Geral

Continuam a multiplicar-se as evidências

(*) Jorge Boaventura
| Tempo de leitura: 3 min

Em nossa Reflexões de há duas semanas, falávamos da multiplicação de evidências sobre o funcionamento do modelo institucional sob o qual vivemos e que, quando convém ao poder central que, cada vez mais evidente, conduz segundo suas próprias conveniências, os acontecimentos em nível mundial, é promovido, aqui como alhures, embora esteja muitíssimo longe de corresponder aos interesses do bem comum. Naquela oportunidade, aludimos à lição que, em apenas quatro e simples palavras, ilumina o caminho da verdade sobre a qualidade de algo que nos é proposto à consideração pela nossa inteligência: pelos frutos os conhecereis. O que, de mais límpido e conciso, e de natureza objetivamente pragmática, pode ser imaginado como critério de avaliação e julgamento? E, no caso das formas institucionais que são apregoadas como perfeitas e, por isso, irretocáveis, quais os frutos que têm produzido? É, ou não, verdade que, por toda a parte, vêm grassando a dissolução dos costumes, a ausência de segurança, a dissolução da instituição familiar, a proliferação do uso de drogas, os conflitos e guerras localizados, a pandemia da aids, conseqüente, não à falta do uso da camisinha, mas à promiscuidade sexual - sua verdadeira causa original - de vez que o uso da tal camisinha reduz os riscos, mas não os elimina, verdade cientificamente comprovada, mas que a própria propaganda institucional paga, portanto, com o dinheiro público, escamoteia do conhecimento geral, dando prosseguimento a uma propaganda, em tal sentido, nítida e perigosamente enganosa?
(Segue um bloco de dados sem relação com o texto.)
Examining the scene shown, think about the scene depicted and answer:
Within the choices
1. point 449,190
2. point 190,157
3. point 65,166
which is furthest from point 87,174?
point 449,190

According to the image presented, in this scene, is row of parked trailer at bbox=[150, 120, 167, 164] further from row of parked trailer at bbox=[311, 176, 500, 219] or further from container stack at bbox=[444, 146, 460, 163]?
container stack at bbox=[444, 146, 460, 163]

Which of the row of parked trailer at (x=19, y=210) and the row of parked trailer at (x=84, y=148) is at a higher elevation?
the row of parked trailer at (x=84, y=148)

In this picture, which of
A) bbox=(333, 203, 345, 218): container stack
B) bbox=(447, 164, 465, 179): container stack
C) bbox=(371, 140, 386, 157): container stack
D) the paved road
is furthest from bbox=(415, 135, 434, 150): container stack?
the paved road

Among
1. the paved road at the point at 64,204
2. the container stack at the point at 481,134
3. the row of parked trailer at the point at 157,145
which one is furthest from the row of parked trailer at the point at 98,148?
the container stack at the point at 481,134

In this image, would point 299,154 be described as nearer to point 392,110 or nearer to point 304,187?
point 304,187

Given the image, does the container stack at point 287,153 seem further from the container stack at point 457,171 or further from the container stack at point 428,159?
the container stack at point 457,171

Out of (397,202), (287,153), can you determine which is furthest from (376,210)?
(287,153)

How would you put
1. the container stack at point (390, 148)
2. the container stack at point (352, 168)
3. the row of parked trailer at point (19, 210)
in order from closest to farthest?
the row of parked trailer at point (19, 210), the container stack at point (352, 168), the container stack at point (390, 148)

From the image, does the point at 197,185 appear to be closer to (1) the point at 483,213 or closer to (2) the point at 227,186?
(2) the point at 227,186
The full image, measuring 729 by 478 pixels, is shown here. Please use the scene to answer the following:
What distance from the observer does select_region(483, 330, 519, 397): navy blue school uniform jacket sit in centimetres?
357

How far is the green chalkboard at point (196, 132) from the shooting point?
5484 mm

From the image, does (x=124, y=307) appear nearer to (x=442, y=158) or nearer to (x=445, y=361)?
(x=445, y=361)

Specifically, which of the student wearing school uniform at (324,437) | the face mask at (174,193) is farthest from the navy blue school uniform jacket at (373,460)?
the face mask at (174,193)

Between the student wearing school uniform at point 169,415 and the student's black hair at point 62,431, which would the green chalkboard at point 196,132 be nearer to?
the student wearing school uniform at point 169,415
É ou não verdade que, aqui e alhures, com freqüência crescente, muitos dos supostos representantes do povo, na verdade ocupam-se com traí-lo em benefício próprio e, na maioria dos casos, permanecem impunes? Além, então, da propaganda avassaladora, mantida pelos interesses dos que desejam as sociedades entregues ao cinismo para que, assim no clima resultante, prospera, desenfreado, o egoísmo que traz a divisão e, com ela, a incapacidade para defender-se, o que é que nos mostra a realidade?
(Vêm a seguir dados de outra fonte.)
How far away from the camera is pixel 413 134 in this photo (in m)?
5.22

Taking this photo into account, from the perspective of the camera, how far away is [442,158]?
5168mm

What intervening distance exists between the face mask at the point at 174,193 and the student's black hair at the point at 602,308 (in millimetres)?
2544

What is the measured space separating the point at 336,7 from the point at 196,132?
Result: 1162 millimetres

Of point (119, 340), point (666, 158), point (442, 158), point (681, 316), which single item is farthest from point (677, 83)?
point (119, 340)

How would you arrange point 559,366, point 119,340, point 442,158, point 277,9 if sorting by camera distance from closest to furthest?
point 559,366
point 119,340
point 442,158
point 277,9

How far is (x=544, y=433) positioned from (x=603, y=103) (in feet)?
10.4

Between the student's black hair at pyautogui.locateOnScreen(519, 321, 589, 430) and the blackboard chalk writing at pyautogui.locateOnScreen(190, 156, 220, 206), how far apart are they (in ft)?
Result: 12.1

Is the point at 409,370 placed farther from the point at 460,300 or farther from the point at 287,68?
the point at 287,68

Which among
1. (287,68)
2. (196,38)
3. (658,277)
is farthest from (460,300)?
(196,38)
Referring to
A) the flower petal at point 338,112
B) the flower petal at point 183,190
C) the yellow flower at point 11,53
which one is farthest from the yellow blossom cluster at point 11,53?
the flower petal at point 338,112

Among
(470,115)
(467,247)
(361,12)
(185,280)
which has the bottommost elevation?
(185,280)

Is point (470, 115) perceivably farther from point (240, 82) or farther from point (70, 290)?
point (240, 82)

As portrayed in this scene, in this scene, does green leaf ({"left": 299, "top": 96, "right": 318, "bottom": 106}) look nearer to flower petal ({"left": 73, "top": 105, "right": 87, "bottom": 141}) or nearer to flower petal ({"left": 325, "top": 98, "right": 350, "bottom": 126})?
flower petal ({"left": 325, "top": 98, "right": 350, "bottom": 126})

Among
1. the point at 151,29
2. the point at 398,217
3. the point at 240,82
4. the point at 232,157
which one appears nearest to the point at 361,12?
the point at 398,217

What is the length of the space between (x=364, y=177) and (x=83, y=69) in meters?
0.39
Ainda há pouco a nação, no que tenha de melhor, acompanhava estarrecida as acusações gravíssimas que um senador fazia a outro, escândalo a que se seguiu o episódio da violação do painel eletrônico do Senado, para a extração de uma lista referente aos votos de uma votação secreta, que resultara na cassação do mandato de outro representante do povo naquela Casa, acusado de roubo de dinheiro público. Escândalo, diga-se de passagem, como já temos tido oportunidade de realçar, com dois aspectos mantidos em quase total silêncio pela grande mídia: o da existência de casos em que os representantes do povo entendem mantê-lo ignorante de decisões que tomam, entretanto em seu nome, de vez que se proclamam seus representantes, e o da vulnerabilidade do painel com a afirmação enfaticamente feita pela ex-diretora do Prodasen sobre o fato - e nunca será demasiado repeti-lo - de que não existe programa, software eletrônico, que seja invulnerável à ação de hackers. Tal afirmação, supomos, coloca sob suspeita todo o sistema eleitoral do País, totalmente informatizado, e a toque de caixa, recentemente.

Quanto ao resto, permanecem o desemprego, a desesperança, a miséria, a saúde pública no estado que todos sabemos e agora, como se nada disso bastasse, a ameaça de apagões, com um chefe de Executivo em exercício há cerca de sete anos declarando-se pego (sic) de surpresa pela crise energética! Uma sociedade no mundo atual assenta sobre a matriz energética; como ser pego (sic), de surpresa? E tudo isso passa mais ou menos em brancas nuvens, e a propaganda dos senhores do mundo continua a repetir, bilhões de vezes, que esse é o mais perfeito e, portanto, insubstituível modelo institucional! Qual é, porém, o sabor dos frutos que vem produzindo?